* Start *

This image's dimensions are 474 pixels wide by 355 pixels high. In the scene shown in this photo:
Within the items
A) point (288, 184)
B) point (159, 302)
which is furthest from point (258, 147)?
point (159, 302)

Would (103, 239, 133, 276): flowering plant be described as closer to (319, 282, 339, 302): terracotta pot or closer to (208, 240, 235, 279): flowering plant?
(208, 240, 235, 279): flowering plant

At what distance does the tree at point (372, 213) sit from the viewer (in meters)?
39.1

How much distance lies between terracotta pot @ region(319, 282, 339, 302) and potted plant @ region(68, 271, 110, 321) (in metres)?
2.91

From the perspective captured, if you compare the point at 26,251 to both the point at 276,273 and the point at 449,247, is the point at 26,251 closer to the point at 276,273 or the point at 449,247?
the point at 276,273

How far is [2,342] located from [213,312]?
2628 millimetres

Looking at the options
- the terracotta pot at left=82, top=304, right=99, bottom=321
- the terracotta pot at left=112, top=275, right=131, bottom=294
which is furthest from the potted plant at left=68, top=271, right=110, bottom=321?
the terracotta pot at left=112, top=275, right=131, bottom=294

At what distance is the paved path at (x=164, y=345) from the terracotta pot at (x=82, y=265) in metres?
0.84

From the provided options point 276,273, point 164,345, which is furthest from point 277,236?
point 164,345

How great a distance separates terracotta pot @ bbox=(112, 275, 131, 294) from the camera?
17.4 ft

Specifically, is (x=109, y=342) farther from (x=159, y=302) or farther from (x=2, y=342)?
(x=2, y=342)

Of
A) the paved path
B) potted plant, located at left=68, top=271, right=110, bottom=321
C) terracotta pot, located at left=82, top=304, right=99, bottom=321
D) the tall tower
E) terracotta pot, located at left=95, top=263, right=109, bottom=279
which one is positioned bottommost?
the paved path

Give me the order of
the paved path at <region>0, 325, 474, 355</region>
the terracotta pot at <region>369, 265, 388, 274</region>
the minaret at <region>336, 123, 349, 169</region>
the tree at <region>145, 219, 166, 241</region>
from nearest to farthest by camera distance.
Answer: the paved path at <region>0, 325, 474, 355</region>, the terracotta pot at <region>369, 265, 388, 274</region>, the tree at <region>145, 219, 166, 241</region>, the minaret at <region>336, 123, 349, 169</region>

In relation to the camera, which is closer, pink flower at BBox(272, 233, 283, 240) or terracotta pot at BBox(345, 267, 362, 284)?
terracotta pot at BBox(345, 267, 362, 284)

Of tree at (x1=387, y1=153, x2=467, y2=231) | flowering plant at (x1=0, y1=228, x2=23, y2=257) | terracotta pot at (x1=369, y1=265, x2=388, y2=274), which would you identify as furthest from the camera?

* End *
* Start *

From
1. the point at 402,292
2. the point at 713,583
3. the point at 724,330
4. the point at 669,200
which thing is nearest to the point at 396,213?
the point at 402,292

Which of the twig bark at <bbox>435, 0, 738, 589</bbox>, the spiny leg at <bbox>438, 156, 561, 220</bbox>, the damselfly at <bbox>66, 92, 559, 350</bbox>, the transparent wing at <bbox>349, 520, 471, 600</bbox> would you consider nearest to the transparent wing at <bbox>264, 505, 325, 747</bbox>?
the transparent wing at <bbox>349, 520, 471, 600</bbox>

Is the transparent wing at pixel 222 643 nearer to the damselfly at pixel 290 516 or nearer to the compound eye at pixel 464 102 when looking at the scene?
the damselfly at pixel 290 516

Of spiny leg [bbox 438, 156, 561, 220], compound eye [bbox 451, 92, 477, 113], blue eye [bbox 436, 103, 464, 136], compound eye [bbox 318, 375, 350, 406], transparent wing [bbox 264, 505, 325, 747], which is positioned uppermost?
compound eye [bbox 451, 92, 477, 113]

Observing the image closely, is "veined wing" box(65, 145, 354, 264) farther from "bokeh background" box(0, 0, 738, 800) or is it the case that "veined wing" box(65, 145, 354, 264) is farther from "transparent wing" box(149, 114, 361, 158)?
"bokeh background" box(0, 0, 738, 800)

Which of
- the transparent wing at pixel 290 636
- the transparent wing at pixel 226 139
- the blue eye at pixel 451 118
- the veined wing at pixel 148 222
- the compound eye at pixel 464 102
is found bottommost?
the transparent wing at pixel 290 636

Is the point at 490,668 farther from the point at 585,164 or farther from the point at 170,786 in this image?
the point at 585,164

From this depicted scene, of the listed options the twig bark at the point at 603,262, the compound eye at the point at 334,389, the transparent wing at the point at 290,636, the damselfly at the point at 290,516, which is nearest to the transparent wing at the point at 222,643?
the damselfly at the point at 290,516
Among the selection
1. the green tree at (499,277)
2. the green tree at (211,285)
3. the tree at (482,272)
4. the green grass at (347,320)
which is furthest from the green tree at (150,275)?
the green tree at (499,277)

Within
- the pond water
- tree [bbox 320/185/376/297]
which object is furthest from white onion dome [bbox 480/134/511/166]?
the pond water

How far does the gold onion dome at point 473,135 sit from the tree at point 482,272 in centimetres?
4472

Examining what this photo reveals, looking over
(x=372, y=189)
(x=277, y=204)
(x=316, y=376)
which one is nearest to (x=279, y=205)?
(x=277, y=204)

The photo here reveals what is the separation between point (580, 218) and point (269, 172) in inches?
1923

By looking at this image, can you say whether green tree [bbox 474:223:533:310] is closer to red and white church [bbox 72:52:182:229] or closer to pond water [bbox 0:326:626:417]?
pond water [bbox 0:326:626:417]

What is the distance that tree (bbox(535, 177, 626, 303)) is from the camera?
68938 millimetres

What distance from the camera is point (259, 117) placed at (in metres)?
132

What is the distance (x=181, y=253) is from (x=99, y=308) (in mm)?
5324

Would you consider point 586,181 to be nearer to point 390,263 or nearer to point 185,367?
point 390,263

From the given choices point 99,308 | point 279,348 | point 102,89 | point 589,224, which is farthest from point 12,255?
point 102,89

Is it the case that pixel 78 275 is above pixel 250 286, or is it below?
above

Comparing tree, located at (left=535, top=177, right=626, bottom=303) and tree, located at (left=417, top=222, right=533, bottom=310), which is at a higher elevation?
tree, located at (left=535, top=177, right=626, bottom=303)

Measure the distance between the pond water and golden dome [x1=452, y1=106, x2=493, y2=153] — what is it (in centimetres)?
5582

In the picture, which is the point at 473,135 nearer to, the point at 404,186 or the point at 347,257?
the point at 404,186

* End *

* Challenge
Please return every line of the records that contains the word "consider", matching its case exactly.

* Problem solution
Which of the twig bark at <bbox>435, 0, 738, 589</bbox>, the spiny leg at <bbox>438, 156, 561, 220</bbox>, the damselfly at <bbox>66, 92, 559, 350</bbox>, the transparent wing at <bbox>349, 520, 471, 600</bbox> would you consider nearest to the transparent wing at <bbox>264, 505, 325, 747</bbox>?
Would you consider point 586,181 to be nearer to point 390,263 or nearer to point 185,367?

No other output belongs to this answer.